Would you restate each line of the data below word for word, without its pictures?

Provided data -
•••

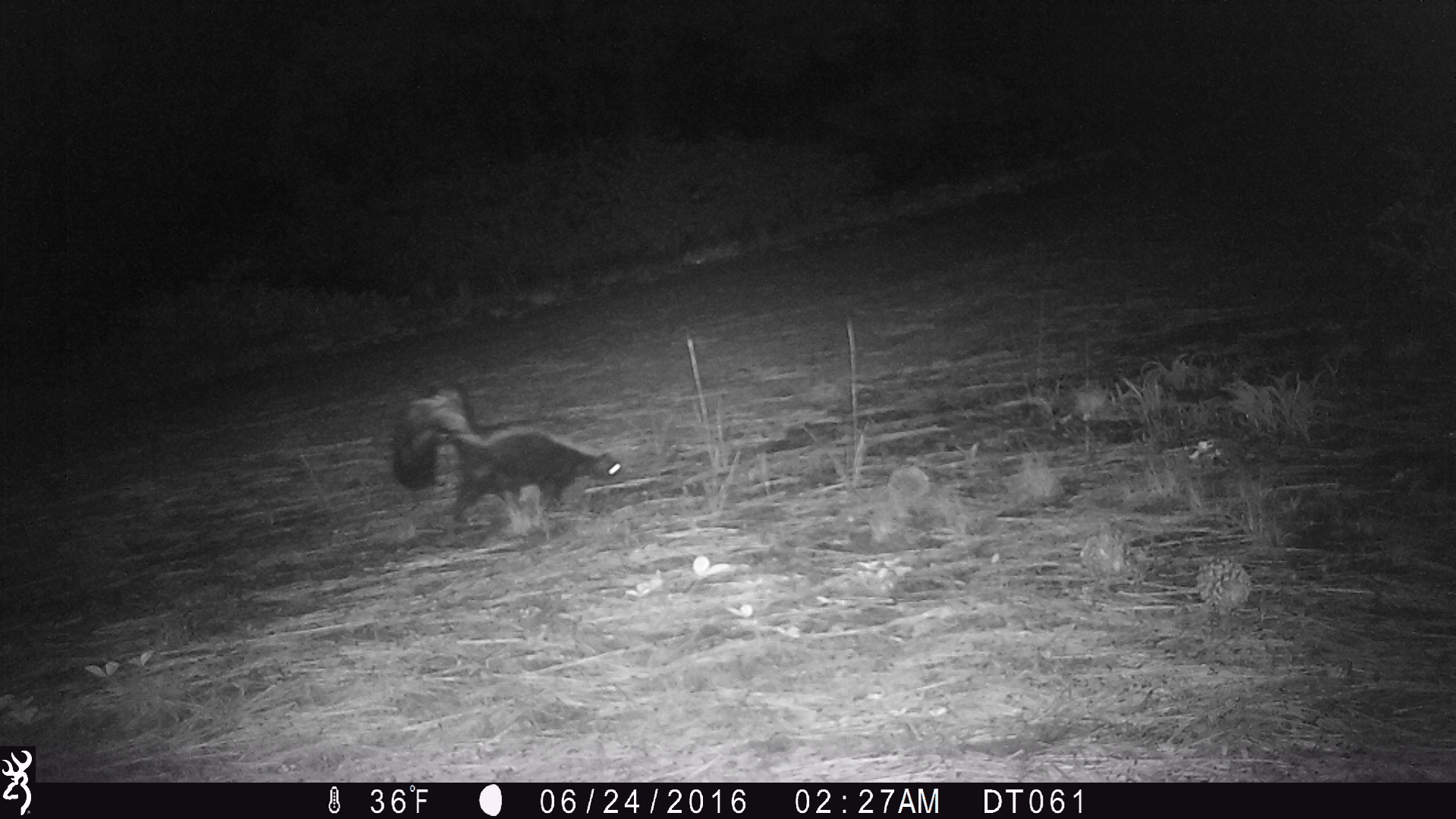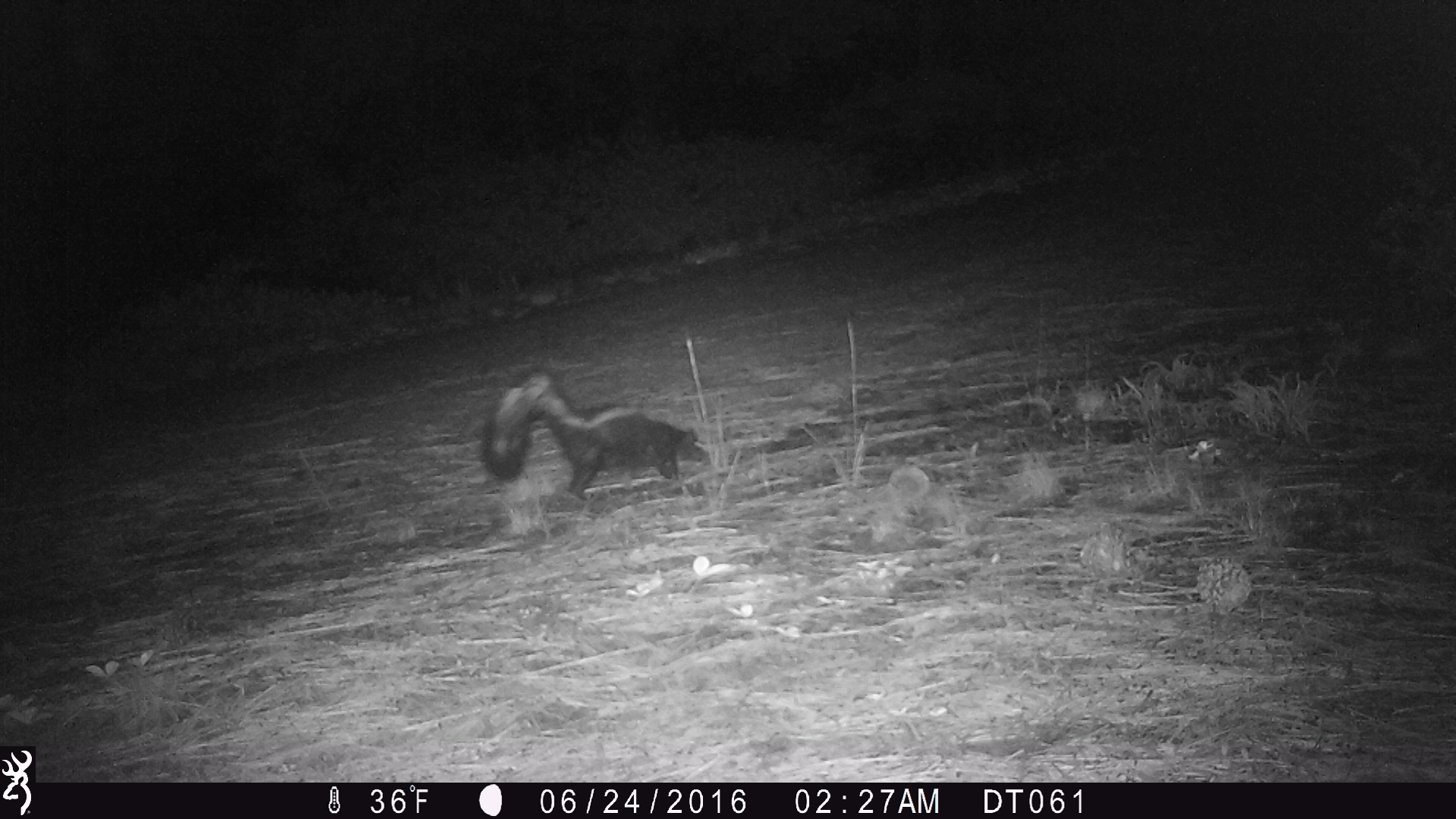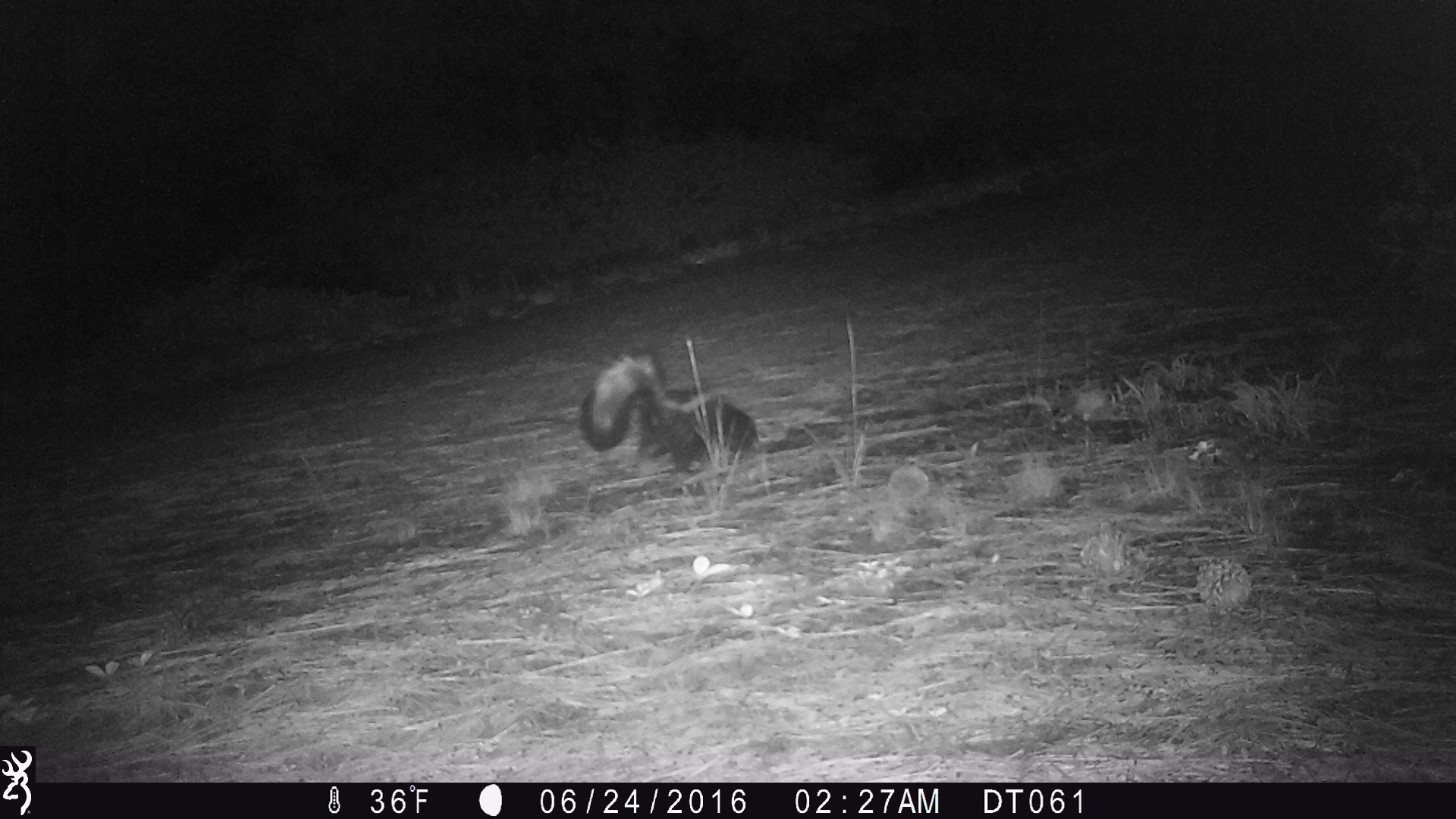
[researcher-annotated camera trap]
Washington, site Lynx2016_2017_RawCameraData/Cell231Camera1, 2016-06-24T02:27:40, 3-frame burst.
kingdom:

•••

Result -
[researcher-annotated camera trap]
Washington, site Lynx2016_2017_RawCameraData/Cell231Camera1, 2016-06-24T02:27:40, 3-frame burst.
kingdom:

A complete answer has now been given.